Just in time for the holiday roasting season, sweet little Thumbelina carrots are popping up at farmers markets across L.A. County.
Unlike their long slim cousins, this variety is a stubby little globe the size of a baby new potato and is sweet with herbaceous undertones. It has a deep orange outer skin with small circular ridges throughout the carrot, and it pairs beautifully in the roasting pan with other mini root vegetables such as breakfast radishes and beets.
“We’ve been growing Thumbelina carrots for about 17 years,” Cathy Dominguez of Underwood Family Farms tells L.A. Weekly at the Culver City Farmers Market.
“They’re one of six different varieties that we grow at the farm. Craig Underwood got interested in growing them because we do a lot of heirloom varieties and vegetables we haven’t seen in a while that used to be popular and what you just won’t find in the normal grocery store.”
Also referred to as French market or planet carrots, Underwood grows them on its “pick-your-own farm” and does a lot of school tours for kids from Ventura and L.A. counties in addition to servicing 17 markets each week.
“For the traditional long carrots, you need a pitchfork or a shovel to dig them out,” says Dominguez, who likes to roast the Thumbelinas together with her chicken and little potatoes in the same pan. “These are really easy for the kids to pull out. It’s successful — you don’t just get a handful of greens.”

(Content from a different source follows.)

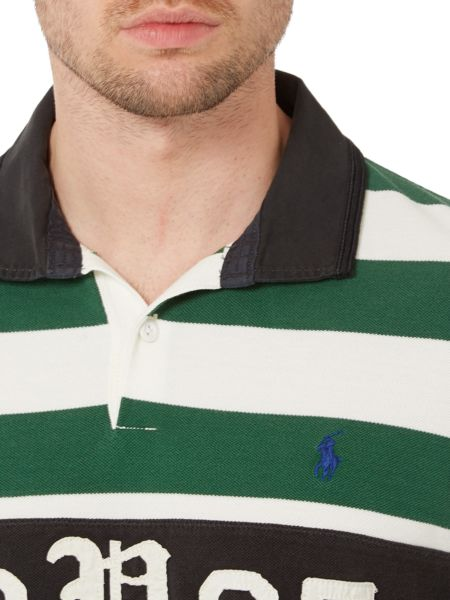 Polo Ralph Lauren Custom Fit Striped 1967 Rugby Top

We in the L.A. Weekly test kitchen like to toss them together with breakfast radishes, red and yellow beets, baby new potatoes, fresh thyme, olive oil and salt. Roast them in an even layer at 350 degrees for 40 minutes and serve hot on top of baby pea tendrils. If you’re feeling cheesy, sprinkle with grated Parmesan or crumbled goat cheese.
They also are available from Milliken Family Farms.